In computer science, canonicalization (sometimes standardization or normalization) is a process for converting data that has more than one possible representation into a "standard", "normal", or canonical form. This can be done to compare different representations for equivalence, to count the number of distinct data structures, to improve the efficiency of various algorithms by eliminating repeated calculations, or to make it possible to impose a meaningful sorting order.
Canonicalization of filenames is important for computer security. For example, a web server may have a security rule stating "only execute files under the cgi directory (C:\inetpub\wwwroot\cgi-bin)". The rule is enforced by checking that the path starts with "C:\inetpub\wwwroot\cgi-bin\", and if it does, the file is executed.

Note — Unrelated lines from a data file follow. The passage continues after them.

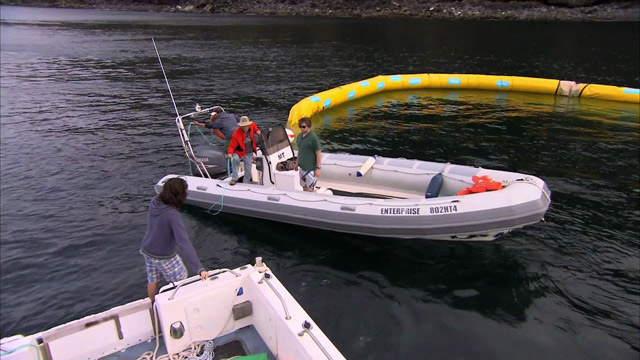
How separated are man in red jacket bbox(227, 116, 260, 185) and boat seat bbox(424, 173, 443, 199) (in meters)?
3.71

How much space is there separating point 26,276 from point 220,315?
548 cm

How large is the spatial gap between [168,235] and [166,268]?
0.55 meters

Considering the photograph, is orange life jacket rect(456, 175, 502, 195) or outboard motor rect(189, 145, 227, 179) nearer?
orange life jacket rect(456, 175, 502, 195)

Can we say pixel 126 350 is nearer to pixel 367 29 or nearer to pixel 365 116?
pixel 365 116

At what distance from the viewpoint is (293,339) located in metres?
4.47

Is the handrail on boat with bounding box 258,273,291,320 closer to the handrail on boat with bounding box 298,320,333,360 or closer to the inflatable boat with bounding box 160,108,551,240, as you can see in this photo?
the handrail on boat with bounding box 298,320,333,360

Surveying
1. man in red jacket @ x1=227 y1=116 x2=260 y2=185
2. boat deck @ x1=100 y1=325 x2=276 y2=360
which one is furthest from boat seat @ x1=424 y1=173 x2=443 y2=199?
boat deck @ x1=100 y1=325 x2=276 y2=360

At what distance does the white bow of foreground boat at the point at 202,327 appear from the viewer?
4578 millimetres

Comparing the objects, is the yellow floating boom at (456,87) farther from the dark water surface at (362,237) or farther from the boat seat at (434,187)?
the boat seat at (434,187)

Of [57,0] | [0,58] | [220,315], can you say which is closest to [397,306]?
[220,315]

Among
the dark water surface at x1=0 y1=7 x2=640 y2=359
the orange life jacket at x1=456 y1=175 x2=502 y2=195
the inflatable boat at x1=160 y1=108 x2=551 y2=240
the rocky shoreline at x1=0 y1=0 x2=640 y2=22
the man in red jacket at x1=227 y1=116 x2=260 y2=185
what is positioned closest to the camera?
the dark water surface at x1=0 y1=7 x2=640 y2=359

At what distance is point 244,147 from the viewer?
964cm

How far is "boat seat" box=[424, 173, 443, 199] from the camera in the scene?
923 centimetres

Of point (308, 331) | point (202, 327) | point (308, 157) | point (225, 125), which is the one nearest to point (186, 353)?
point (202, 327)
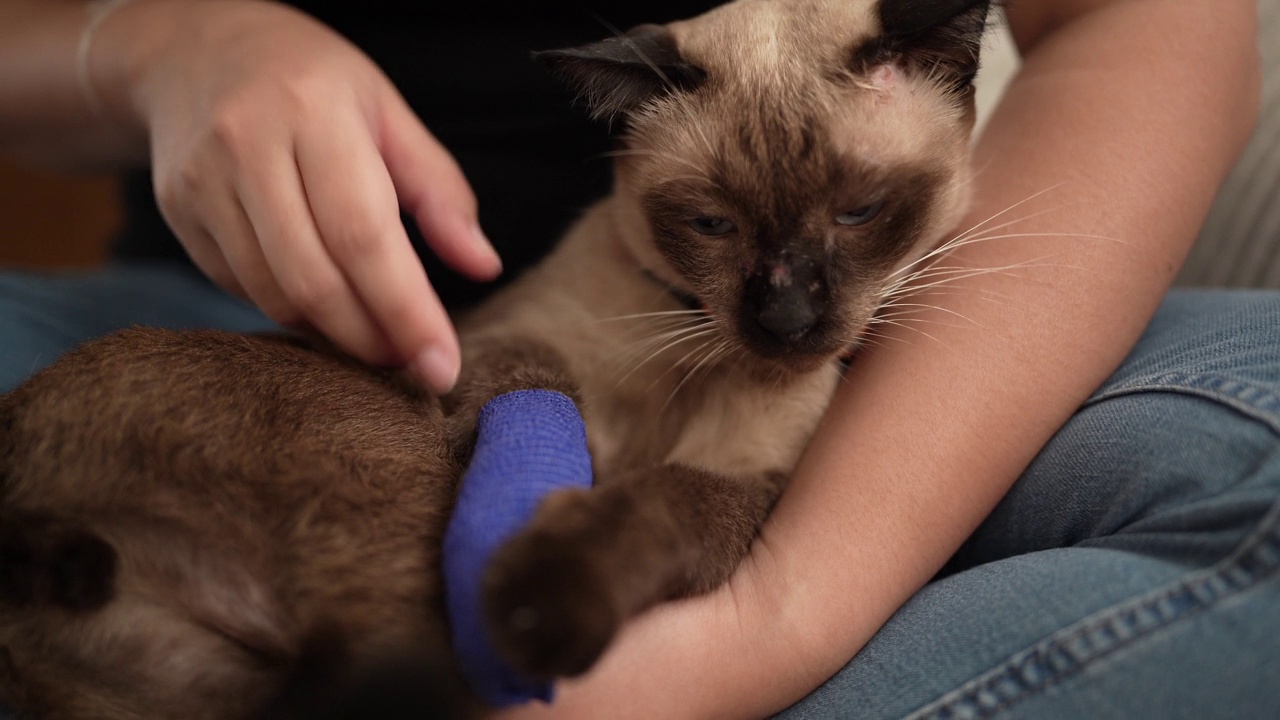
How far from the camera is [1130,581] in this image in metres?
0.78

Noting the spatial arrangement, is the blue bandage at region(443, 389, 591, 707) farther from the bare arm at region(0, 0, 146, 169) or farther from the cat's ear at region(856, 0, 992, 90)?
the bare arm at region(0, 0, 146, 169)

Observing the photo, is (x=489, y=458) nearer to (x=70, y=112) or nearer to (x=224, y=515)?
(x=224, y=515)

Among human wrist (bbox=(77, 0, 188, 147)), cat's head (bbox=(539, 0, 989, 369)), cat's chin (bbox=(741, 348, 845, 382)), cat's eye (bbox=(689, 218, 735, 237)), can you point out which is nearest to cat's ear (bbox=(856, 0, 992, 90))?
cat's head (bbox=(539, 0, 989, 369))

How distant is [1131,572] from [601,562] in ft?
1.67

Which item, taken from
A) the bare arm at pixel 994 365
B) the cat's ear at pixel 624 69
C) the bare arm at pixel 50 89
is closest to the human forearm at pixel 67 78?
the bare arm at pixel 50 89

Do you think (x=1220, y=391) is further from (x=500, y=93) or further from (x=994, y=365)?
(x=500, y=93)

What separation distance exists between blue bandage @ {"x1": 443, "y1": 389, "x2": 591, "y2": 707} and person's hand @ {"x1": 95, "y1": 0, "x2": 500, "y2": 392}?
0.13 m

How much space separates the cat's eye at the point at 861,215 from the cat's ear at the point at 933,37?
A: 0.22 metres

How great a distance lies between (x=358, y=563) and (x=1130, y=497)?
82cm

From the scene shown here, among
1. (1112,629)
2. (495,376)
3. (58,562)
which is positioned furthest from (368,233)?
(1112,629)

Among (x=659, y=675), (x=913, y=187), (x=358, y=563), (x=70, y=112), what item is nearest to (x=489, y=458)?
(x=358, y=563)

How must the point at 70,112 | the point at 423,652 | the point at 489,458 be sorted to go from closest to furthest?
the point at 423,652
the point at 489,458
the point at 70,112

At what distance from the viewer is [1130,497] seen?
91 centimetres

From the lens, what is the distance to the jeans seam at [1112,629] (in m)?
0.74
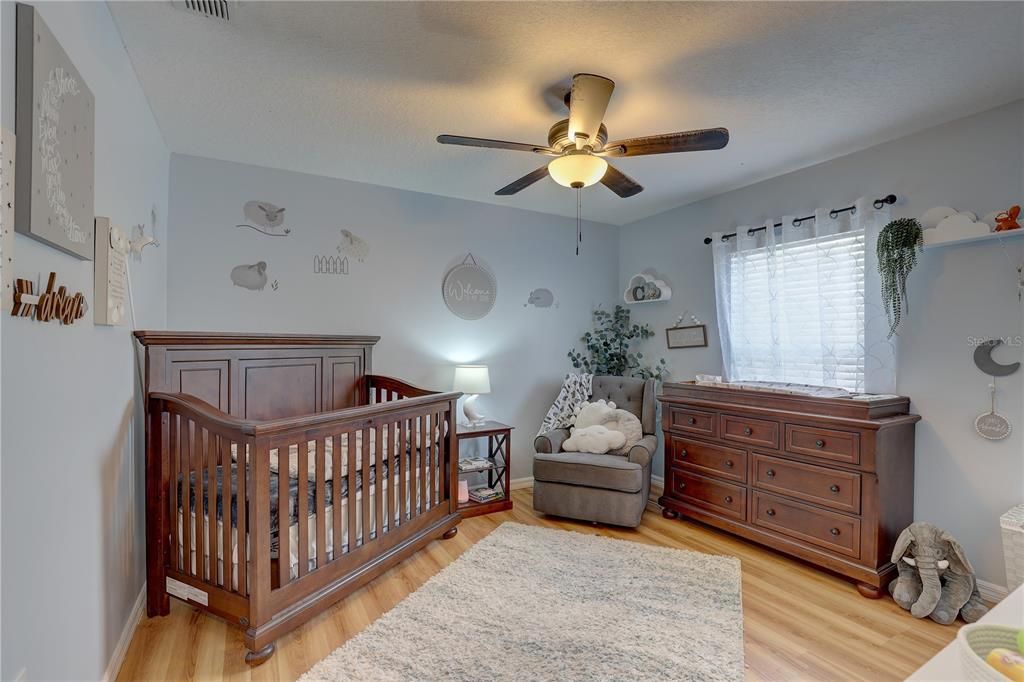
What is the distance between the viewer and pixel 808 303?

Should file "C:\inetpub\wwwroot\cgi-bin\..\..\..\Windows\System32\cmd.exe" be executed? No, because this trick path goes back up the directory hierarchy (through use of the '..' path specifier), not staying within cgi-bin. Accepting it at face value would be an error due to failure to canonicalize the filename to the unique (simplest) representation, namely: "C:\Windows\System32\cmd.exe", before doing the path check. This type of fault is called a directory traversal vulnerability.
In Unicode, many accented letters can be represented in more than way. For example é can be represented in Unicode as the Unicode character U+0065 (LATIN SMALL LETTER E) followed by the character U+0301 (COMBINING ACUTE ACCENT), but it can also be represented as the precomposed character U+00E9 (LATIN SMALL LETTER E WITH ACUTE). This makes string comparison more complicated, since every possible representation of a string containing such glyphs must be considered. To deal with this, Unicode provides the mechanism of canonical equivalence. In this context, canonicalization is Unicode normalization.
Variable-length encodings in the Unicode standard, in particular UTF-8, may cause an additional need for canonicalization in some situations. Namely, by the standard, in UTF-8 there is only one valid byte sequence for any Unicode character, but some byte sequences are invalid, i. e. cannot be obtained by encoding any string of Unicode characters into UTF-8. Some sloppy decoder implementations may accept invalid byte sequences as input and produce a valid Unicode character as output for such a sequence. If one uses such a decoder, some Unicode characters have effectively more than one corresponding byte sequence: the valid one and some invalid ones. This could lead to security issues similar to the one described in the previous section. Therefore, if one wants to apply some filter (e. g. a regular expression written in UTF-8) to UTF-8 strings that will later be passed to a decoder that allows invalid byte sequences, one should canonicalize the strings before passing them to the filter. In this context, canonicalization is the process of translating every string character to its single valid byte sequence. An alternative to canonicalization is to reject any strings containing invalid byte sequences.
Search engines and SEO
In web search and search engine optimization (SEO), URL canonicalization deals with web content that has more than one possible URL. Having multiple URLs for the same web content can cause problems for search engines - specifically in determining which URL should be shown in search results.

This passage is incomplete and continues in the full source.